By Laura Keil
When spring cleaning turned up these vintage bicycle plates she’d bought at a yard sale years ago, Maureen Brownlee decided to auction them for donations to two June research fundraisers: the Walk to End ALS and Tess Colosimo’s Moving to Cure Scleroderma. According to www.bcpl8s.ca, a site devoted to the history of B.C. license plates, it was believed that licensing bikes could address bike thefts and compliance with the law. Municipalities hoped to make it easier to catch reckless cyclists that had either broken a traffic law, been involved in a collision and fled the scene or caused some other harm.
The Village of Valemount’s Bicycle Bylaw was signed into law by Valemount’s first mayor Sandy MacLean and came into effect Jan. 1st 1967. It made it law that all bicycles that were used on a highway within the Village (at that time the old highway, now Main Street) needed to be registered and plated for a cost of $1. Among other provisions, bicycles were prohibited from footpaths and sidewalks, cyclists needed to have at least one hand on the handlebars and bicycles needed a light starting at dusk.
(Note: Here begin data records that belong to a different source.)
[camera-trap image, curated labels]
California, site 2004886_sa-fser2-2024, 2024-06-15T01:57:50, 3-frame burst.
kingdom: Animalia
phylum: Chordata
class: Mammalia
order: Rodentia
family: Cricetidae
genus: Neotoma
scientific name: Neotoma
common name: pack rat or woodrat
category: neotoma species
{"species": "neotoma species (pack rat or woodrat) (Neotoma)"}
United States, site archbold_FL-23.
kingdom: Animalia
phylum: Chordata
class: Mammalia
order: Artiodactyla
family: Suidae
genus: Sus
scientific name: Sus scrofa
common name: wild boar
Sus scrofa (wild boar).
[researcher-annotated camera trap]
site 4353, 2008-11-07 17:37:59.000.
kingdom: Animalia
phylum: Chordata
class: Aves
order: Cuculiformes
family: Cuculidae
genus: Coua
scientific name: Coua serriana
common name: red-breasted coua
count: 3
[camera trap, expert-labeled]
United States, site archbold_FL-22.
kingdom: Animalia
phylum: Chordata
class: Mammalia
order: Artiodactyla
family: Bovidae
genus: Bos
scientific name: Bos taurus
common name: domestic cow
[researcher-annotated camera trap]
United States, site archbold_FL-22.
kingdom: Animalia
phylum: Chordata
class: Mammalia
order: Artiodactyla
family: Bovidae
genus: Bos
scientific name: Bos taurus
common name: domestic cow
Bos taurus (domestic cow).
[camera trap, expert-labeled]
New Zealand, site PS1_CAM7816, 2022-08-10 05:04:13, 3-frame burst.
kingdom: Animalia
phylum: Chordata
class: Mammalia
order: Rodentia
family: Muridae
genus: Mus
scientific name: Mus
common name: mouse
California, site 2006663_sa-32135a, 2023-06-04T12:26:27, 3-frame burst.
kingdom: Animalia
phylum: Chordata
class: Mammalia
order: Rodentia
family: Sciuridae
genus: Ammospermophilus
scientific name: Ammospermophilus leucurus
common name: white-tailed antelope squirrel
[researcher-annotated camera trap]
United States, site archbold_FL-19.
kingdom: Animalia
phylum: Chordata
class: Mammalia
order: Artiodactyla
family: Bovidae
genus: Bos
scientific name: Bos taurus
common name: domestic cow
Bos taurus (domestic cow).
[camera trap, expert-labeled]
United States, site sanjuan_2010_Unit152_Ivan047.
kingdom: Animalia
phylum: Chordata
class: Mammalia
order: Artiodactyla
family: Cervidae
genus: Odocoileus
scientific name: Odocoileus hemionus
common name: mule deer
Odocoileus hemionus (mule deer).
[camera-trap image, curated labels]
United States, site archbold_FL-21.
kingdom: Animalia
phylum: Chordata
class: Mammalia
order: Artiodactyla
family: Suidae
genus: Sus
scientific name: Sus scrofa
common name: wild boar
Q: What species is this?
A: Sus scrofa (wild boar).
Those violating the bylaw were subject to a fine not exceeding $100 (equivalent to $790 in 2021). In lieu of a fine, the bylaw stated violators would face up to 1 month of jail time.By the 1970s, bicycle license plates began falling out of favour due to the cost and the ineffectiveness of the plates to achieve their intended goals, according to bcpl8s.ca. Another concern was the negative associations this created between children and police when police issued children (or rather, their parents) a ticket.